[Saved entries]
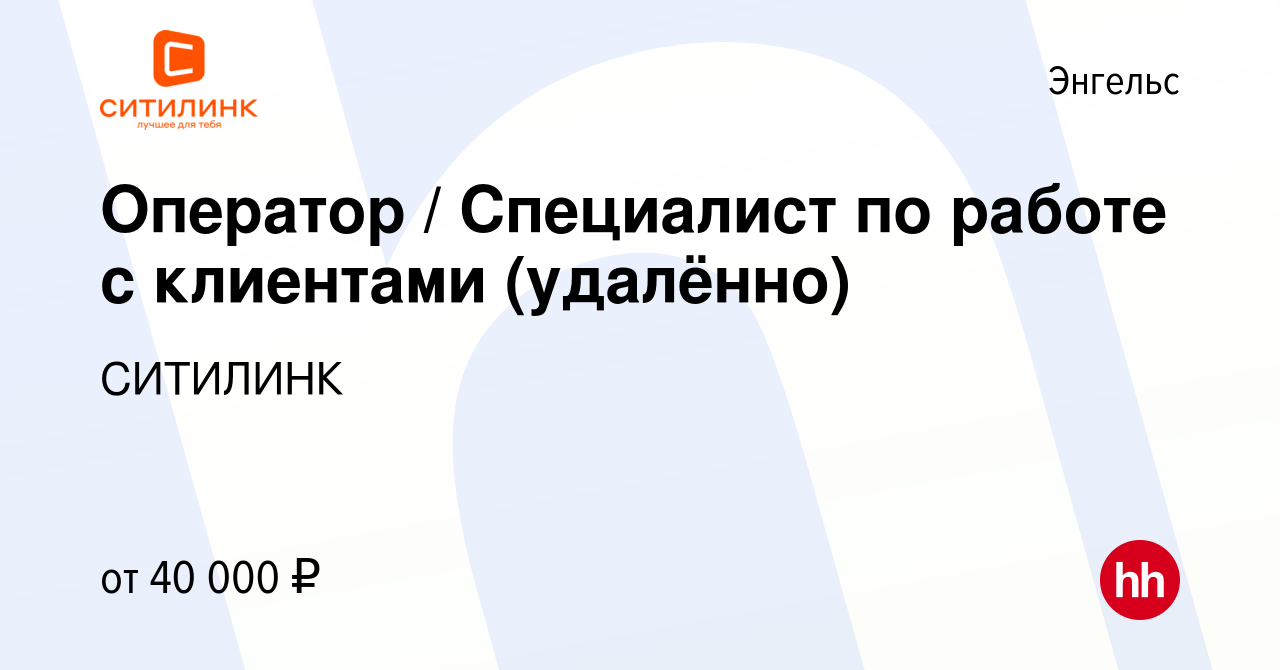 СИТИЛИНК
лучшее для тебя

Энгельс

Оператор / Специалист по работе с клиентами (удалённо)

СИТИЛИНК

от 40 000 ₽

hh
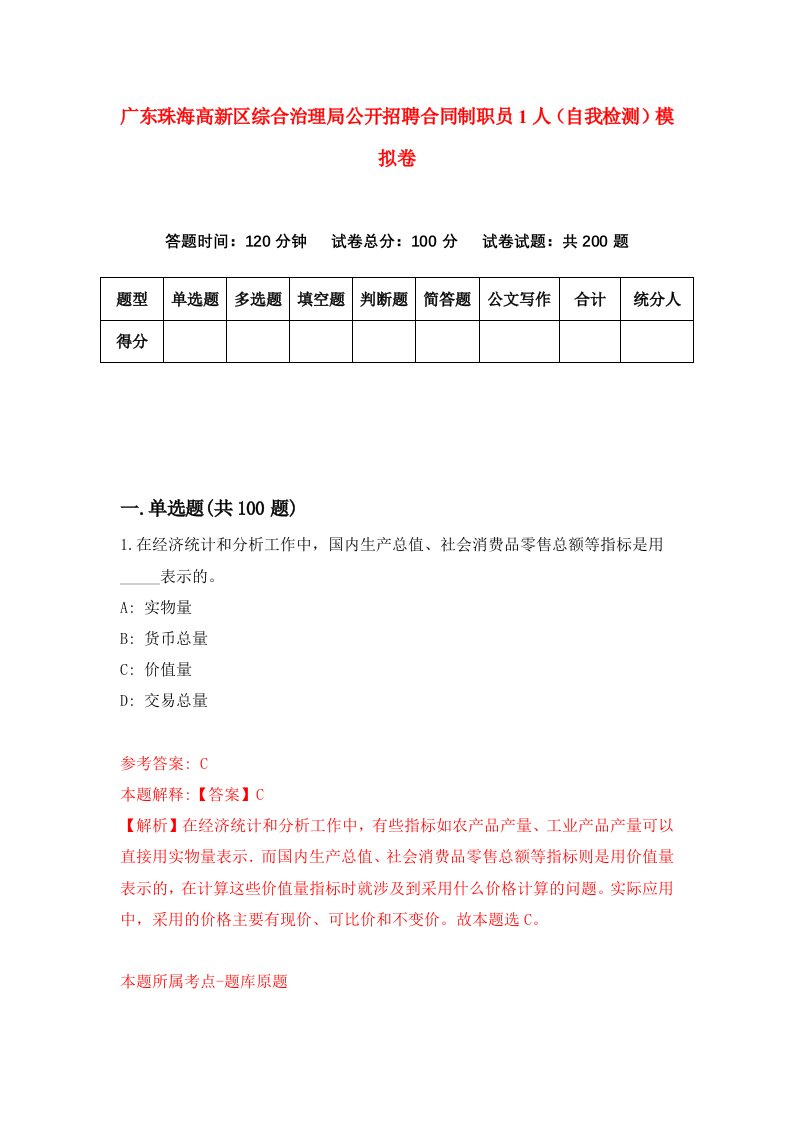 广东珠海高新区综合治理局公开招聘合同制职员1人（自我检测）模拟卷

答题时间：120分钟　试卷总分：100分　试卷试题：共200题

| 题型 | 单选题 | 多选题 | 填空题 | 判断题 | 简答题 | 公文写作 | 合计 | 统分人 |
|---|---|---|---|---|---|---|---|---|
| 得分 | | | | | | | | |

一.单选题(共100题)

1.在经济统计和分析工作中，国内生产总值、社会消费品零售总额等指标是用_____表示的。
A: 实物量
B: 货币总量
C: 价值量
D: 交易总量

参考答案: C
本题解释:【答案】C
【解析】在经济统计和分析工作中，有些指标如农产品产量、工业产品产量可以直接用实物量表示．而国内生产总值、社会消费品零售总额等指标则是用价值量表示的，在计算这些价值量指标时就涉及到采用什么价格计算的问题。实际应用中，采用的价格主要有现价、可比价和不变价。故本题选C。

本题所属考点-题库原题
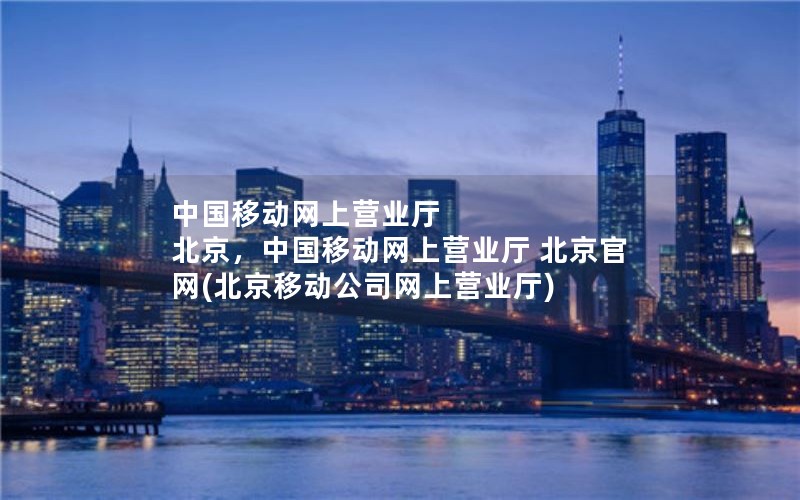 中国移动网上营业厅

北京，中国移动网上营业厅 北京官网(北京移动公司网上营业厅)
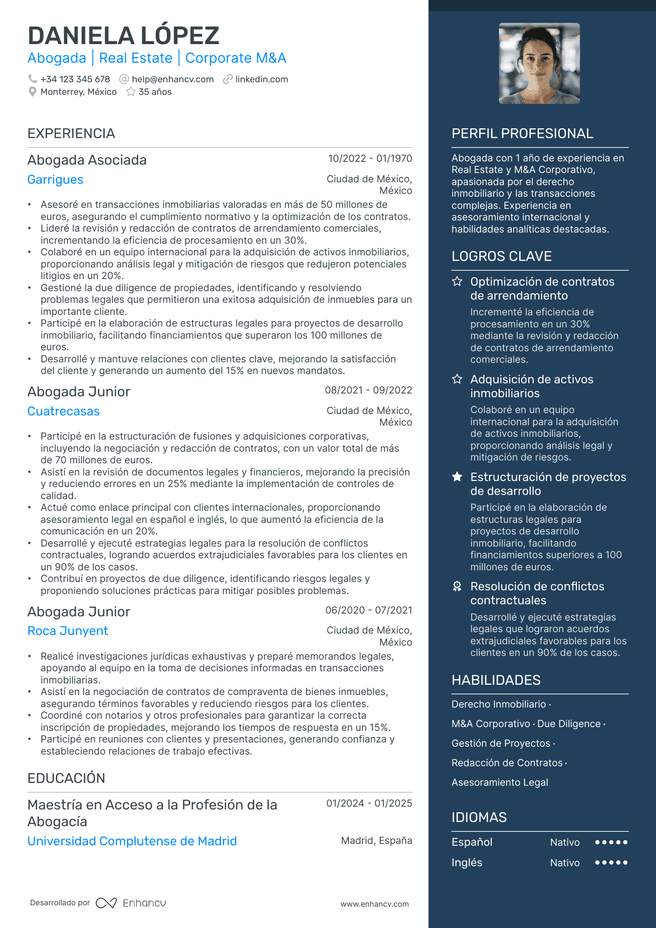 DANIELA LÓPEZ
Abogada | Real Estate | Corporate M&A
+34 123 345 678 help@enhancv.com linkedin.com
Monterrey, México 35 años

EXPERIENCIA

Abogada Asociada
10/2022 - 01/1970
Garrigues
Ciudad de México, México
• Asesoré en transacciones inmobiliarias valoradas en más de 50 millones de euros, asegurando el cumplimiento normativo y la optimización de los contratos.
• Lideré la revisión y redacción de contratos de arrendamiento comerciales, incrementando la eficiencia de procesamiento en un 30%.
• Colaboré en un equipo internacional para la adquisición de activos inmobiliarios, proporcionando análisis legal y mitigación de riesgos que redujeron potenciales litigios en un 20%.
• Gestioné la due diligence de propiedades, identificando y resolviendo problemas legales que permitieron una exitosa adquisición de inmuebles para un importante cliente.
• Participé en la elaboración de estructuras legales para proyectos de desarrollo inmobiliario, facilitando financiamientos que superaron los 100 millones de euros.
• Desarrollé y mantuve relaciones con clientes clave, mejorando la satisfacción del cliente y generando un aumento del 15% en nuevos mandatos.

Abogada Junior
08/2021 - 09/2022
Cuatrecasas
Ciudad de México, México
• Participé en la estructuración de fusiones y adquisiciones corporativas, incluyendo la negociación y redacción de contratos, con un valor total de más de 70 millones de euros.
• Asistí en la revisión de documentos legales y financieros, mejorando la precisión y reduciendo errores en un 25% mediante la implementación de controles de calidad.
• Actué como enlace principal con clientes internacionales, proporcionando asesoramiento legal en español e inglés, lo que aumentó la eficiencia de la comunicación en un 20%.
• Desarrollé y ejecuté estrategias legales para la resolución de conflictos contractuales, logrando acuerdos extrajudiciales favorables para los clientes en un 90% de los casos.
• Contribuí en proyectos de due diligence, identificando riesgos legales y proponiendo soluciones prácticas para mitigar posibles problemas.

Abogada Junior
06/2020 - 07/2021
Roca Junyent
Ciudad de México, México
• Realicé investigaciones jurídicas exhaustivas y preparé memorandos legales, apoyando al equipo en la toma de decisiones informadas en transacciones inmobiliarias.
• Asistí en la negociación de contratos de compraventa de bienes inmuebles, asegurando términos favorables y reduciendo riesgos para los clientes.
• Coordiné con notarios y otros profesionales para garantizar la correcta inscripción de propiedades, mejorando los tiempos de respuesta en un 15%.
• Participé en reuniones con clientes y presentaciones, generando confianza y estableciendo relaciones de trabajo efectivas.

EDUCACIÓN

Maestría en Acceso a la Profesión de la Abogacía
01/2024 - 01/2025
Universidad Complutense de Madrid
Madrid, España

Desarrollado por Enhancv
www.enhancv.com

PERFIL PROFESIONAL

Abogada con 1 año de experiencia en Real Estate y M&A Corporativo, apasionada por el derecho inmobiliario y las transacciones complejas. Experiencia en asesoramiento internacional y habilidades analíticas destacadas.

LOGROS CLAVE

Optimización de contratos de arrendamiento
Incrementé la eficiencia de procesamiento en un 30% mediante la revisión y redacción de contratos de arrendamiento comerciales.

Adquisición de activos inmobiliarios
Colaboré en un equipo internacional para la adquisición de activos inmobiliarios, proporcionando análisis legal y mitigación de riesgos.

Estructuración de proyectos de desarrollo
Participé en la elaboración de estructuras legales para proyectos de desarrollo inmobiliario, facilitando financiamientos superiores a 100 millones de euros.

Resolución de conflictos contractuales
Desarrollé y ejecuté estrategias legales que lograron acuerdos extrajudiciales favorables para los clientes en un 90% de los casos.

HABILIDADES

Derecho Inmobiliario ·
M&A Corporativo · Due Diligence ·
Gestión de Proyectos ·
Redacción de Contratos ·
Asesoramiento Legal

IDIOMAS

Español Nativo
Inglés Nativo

--

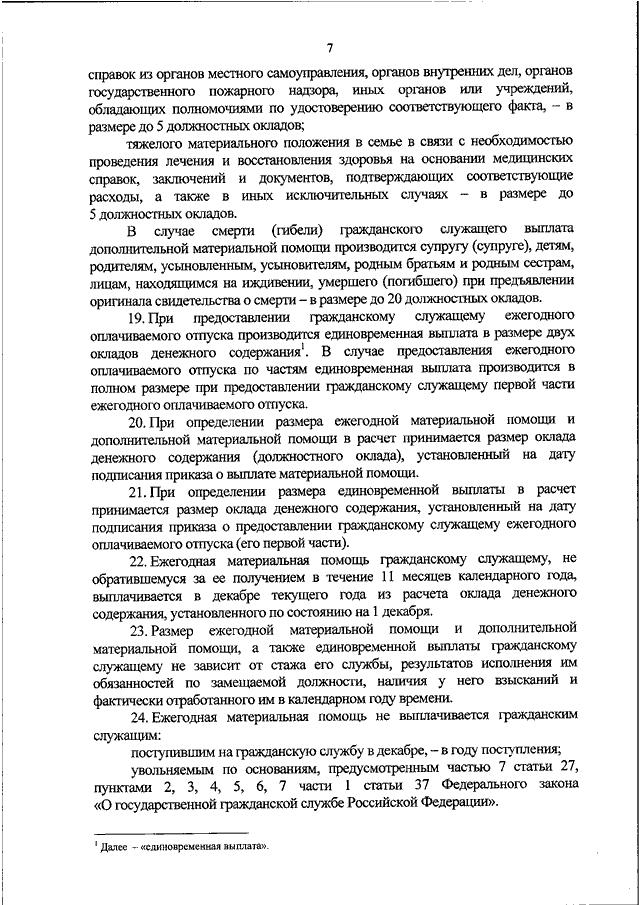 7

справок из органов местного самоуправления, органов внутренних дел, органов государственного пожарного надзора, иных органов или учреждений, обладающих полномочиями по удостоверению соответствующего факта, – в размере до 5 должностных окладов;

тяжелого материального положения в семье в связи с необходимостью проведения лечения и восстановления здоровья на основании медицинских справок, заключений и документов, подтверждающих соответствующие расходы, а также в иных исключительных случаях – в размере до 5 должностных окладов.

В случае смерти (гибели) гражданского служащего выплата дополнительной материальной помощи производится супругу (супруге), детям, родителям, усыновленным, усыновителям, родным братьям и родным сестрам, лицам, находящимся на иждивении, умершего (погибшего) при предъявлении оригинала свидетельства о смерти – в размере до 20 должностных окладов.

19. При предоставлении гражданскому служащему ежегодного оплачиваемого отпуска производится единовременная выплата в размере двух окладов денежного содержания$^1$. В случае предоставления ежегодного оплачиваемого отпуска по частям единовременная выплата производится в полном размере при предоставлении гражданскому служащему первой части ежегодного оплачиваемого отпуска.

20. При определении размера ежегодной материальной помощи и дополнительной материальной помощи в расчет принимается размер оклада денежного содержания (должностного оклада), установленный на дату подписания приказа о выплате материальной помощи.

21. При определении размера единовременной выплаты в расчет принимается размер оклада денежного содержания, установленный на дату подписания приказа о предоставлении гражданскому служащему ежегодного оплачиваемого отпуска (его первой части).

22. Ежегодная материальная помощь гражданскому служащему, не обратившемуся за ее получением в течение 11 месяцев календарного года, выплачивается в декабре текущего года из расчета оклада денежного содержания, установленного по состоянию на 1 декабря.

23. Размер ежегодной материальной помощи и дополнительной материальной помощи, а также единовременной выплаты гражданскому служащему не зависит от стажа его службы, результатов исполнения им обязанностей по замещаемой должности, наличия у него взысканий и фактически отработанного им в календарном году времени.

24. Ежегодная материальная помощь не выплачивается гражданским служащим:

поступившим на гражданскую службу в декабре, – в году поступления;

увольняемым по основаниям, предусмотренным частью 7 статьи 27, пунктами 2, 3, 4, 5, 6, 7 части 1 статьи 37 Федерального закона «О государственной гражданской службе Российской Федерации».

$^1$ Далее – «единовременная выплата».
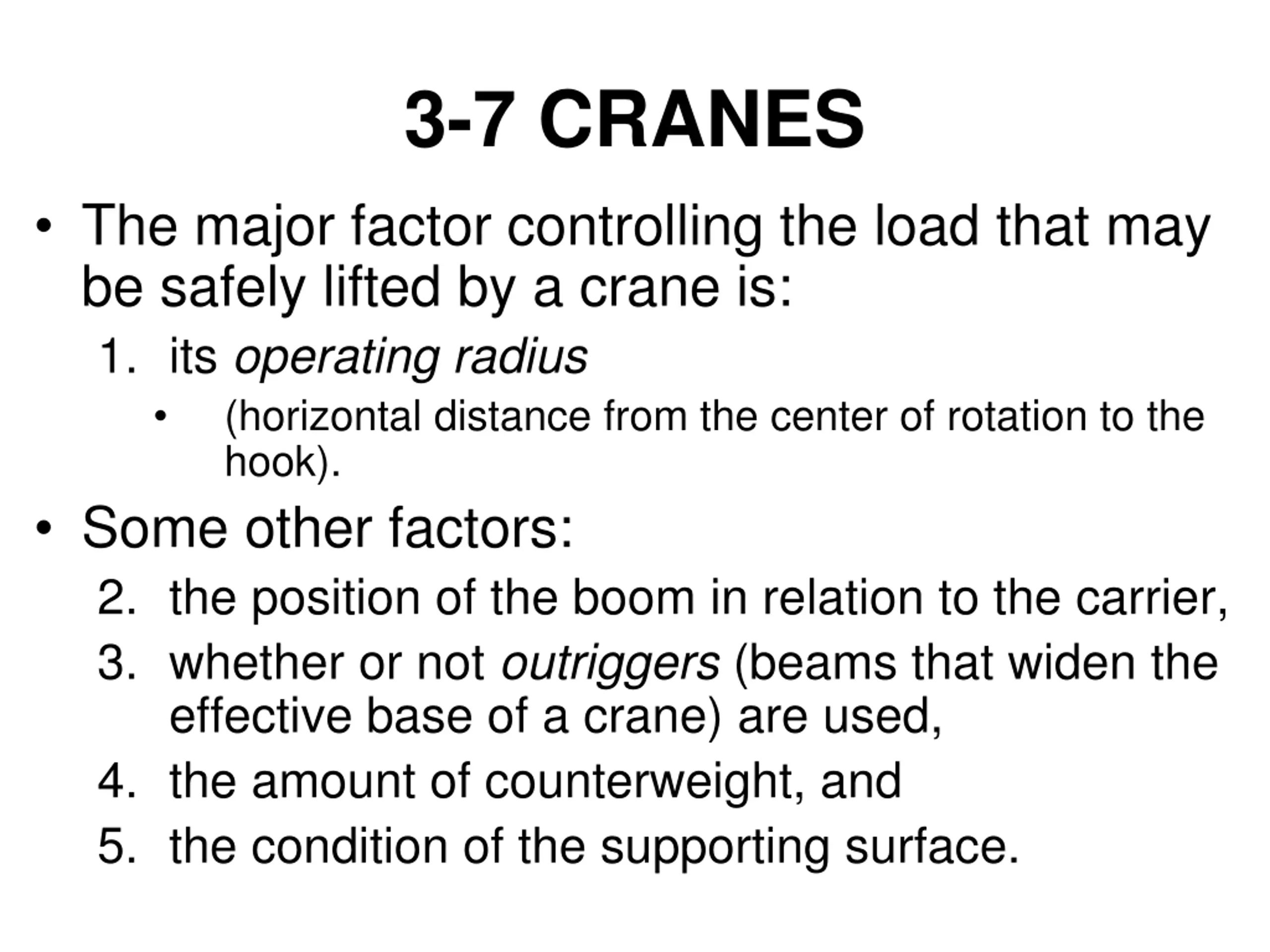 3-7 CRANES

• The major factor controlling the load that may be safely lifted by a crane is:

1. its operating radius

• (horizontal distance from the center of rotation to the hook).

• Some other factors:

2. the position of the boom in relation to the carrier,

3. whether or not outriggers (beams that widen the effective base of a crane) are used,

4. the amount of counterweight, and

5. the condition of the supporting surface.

## TASK DIRECTIONS
Please return only the lines above, starting at the line that has "litigios en un 20%." and ending at the line that has "Cuatrecasas", keeping both and leaving each one unchanged.

## RESPONSE TO THIS EXERCISE
• Colaboré en un equipo internacional para la adquisición de activos inmobiliarios, proporcionando análisis legal y mitigación de riesgos que redujeron potenciales litigios en un 20%.
• Gestioné la due diligence de propiedades, identificando y resolviendo problemas legales que permitieron una exitosa adquisición de inmuebles para un importante cliente.
• Participé en la elaboración de estructuras legales para proyectos de desarrollo inmobiliario, facilitando financiamientos que superaron los 100 millones de euros.
• Desarrollé y mantuve relaciones con clientes clave, mejorando la satisfacción del cliente y generando un aumento del 15% en nuevos mandatos.

Abogada Junior
08/2021 - 09/2022
Cuatrecasas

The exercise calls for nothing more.